ANSORGE, MARTIN CHARLES (1882–1967), U.S. congressman, attorney, and corporate director. One of Mark Perry and Jenny (Bach) Ansorge's seven children, Martin was born in Corning, New York, where his father was a successful clothing manufacturer. In 1885, the family relocated to New York City, where Martin and his siblings were educated. In their prosperous home, the Ansorge family's lingua franca was German. The senior Ansorge eventually became the owner of Ansorge Brothers and Company in Scranton, Pennsylvania. One of his sons, Herbert, would become president of the Wholesale Clothing Manufacturers Association.

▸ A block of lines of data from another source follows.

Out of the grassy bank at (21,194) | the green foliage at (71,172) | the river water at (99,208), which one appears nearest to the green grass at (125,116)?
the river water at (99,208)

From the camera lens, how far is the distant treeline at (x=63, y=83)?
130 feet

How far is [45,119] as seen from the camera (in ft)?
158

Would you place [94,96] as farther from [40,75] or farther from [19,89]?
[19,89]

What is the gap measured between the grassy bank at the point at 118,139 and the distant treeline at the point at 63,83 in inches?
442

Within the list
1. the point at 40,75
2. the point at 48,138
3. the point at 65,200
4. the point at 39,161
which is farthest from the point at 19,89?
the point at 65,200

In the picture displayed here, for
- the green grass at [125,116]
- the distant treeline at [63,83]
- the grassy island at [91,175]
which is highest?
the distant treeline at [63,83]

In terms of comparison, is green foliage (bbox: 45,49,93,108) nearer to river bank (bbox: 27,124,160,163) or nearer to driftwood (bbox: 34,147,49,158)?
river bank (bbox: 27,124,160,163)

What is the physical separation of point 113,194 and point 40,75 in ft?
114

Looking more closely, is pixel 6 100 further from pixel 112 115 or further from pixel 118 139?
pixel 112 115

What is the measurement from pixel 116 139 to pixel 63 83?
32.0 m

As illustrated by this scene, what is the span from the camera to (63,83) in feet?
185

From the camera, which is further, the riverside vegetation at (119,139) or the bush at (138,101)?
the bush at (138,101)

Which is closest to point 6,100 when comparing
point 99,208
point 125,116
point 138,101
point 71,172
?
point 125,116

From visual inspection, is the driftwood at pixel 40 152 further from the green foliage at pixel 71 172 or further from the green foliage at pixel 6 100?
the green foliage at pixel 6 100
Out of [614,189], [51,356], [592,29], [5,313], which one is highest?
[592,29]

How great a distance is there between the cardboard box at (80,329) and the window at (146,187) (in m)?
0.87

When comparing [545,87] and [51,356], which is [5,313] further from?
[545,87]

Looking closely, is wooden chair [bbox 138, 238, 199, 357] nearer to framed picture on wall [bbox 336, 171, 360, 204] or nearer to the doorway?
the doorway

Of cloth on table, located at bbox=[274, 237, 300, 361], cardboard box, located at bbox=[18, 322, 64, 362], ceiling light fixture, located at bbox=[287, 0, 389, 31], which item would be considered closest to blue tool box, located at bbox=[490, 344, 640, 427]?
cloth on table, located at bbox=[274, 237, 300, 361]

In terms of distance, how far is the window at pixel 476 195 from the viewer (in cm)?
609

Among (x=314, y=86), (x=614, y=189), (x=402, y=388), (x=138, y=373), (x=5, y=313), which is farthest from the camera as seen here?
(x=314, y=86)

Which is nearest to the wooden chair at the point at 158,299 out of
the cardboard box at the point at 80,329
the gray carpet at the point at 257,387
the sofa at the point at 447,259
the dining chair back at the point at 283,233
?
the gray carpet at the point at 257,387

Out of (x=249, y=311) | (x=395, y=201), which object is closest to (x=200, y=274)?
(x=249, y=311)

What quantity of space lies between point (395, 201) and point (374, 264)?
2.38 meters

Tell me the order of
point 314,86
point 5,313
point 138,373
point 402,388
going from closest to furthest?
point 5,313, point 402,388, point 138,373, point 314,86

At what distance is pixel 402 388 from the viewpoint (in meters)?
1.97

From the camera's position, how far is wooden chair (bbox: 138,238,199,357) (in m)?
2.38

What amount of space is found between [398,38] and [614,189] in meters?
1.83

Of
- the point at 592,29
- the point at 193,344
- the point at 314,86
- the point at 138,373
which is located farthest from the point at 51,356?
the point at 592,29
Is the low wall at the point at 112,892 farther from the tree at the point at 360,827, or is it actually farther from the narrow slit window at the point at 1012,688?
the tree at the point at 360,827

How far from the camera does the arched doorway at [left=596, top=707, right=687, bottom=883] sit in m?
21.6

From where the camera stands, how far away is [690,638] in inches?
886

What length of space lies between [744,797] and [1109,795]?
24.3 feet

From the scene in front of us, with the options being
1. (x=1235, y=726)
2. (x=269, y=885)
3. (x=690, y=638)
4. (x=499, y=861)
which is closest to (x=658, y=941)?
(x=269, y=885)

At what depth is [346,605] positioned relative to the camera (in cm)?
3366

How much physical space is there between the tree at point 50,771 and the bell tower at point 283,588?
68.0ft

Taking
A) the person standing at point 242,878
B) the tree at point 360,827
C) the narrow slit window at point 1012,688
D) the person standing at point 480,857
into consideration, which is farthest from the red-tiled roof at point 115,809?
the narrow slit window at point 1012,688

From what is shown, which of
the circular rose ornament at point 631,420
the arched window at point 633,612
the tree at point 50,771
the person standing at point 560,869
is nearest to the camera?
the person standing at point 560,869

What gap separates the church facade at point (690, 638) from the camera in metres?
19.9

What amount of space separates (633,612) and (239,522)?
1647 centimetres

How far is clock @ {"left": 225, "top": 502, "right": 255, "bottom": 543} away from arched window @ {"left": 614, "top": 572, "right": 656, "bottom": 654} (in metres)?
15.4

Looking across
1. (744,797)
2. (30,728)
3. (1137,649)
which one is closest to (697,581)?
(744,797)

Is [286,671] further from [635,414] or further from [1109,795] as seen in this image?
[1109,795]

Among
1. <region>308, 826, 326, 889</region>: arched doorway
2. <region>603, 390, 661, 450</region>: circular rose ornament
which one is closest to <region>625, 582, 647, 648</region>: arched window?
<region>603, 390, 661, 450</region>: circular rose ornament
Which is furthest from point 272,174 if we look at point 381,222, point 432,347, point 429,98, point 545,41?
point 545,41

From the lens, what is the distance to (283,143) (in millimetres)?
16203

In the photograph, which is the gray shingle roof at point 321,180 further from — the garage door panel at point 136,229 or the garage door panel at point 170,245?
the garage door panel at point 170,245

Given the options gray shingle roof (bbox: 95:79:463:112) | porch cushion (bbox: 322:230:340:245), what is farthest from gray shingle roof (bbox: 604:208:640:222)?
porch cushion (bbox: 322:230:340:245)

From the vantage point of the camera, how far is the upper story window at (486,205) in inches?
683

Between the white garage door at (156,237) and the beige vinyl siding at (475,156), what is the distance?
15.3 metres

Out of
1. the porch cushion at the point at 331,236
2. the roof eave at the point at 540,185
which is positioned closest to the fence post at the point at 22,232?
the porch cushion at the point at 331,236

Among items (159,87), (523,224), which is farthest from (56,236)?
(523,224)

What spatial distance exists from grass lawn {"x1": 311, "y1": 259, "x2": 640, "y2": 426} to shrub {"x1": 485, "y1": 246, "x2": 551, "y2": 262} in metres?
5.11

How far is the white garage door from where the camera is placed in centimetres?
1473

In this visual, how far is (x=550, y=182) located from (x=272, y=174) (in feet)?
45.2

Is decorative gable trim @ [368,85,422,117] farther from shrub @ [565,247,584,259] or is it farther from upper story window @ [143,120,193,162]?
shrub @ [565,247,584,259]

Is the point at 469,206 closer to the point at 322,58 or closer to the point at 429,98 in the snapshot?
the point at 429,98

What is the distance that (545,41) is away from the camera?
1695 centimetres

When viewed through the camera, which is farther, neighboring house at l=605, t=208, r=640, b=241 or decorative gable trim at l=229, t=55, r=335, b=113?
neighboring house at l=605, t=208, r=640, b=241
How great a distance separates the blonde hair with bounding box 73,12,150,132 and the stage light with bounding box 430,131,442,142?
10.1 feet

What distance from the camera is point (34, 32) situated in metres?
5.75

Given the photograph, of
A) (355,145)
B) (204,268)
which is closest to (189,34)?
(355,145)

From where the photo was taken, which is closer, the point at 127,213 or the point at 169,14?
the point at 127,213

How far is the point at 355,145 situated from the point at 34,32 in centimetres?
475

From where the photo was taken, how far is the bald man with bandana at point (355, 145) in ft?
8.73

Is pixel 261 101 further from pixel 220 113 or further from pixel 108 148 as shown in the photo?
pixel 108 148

After attending New York public schools, Martin Ansorge earned both a B.A. and a law degree from Columbia University. Ever resourceful, he earned a handsome living while attending Columbia by selling advertising space in the school paper, the Columbia Spectator. After practicing law in New York City for six years, Ansorge ran as a Republican for the United States Congress in 1912. He came in third in a three-man race. Ansorge also lost Congressional elections in 1914 and 1916. After serving in the Transportation Corps in World War i, he was finally elected to Congress in 1920. During his one term in the House of Representatives (1921–23), the Republican Ansorge floor-managed passage of the resolution establishing the New York Port Authority. He also gave strenuous vocal support to two anti-lynching proposals. Running for reelection in 1922, Ansorge lost by ten votes. Returning to New York City, he resumed to the practice of law.

In 1927, auto magnate Henry Ford retained Ansorge to negotiate out-of-court settlements in the much-publicized Ford-Sapiro libel case. The suit, brought by Sapiro, alleged that Ford had severely libeled him in the pages of the mogul's newspaper, the Dearborn Independent. That the antisemitic Ford should hire a Jewish attorney struck many as being incongruous. Following a mistrial, Ford hired Ansorge, who successfully negotiated an out-of-court settlement for an undisclosed amount, plus a public retraction from Ford. In 1934, Ansorge became a director of United Airlines, a position he held until 1961.


K.F. Stone, The Congressional Minyan: The Jews of Capitol Hill (2000), 8–9; The Reminiscences of Martin Ansorge, Special Collections Department, Columbia University (1950).